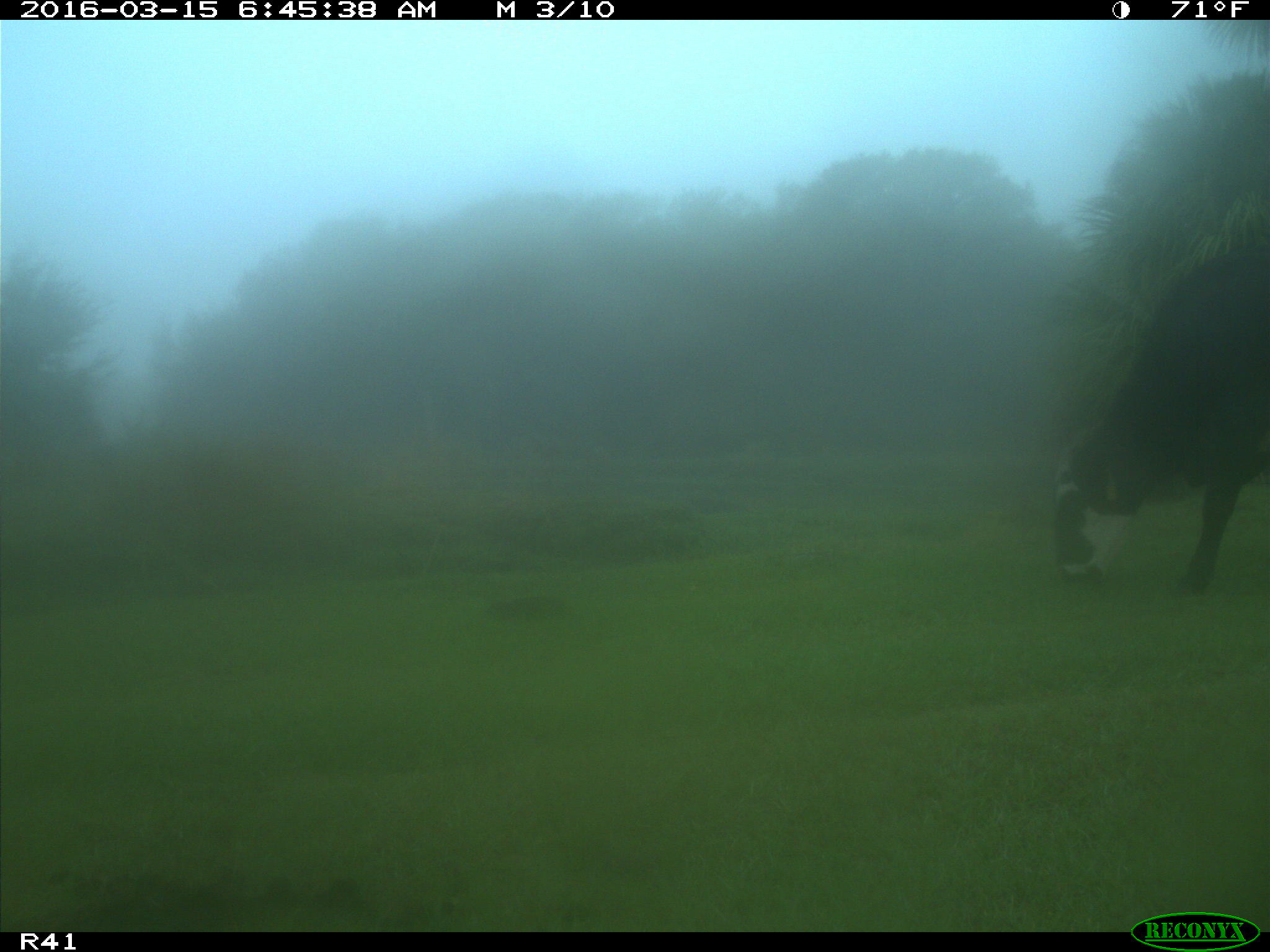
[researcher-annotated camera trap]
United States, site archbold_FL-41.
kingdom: Animalia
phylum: Chordata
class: Mammalia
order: Artiodactyla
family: Bovidae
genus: Bos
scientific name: Bos taurus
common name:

════

| Problem to solve |
The line with "class: Mammalia" and all the lines after it in the records above are to be output exactly, with nothing added.

| Solved exercise |
class: Mammalia
order: Artiodactyla
family: Bovidae
genus: Bos
scientific name: Bos taurus
common name:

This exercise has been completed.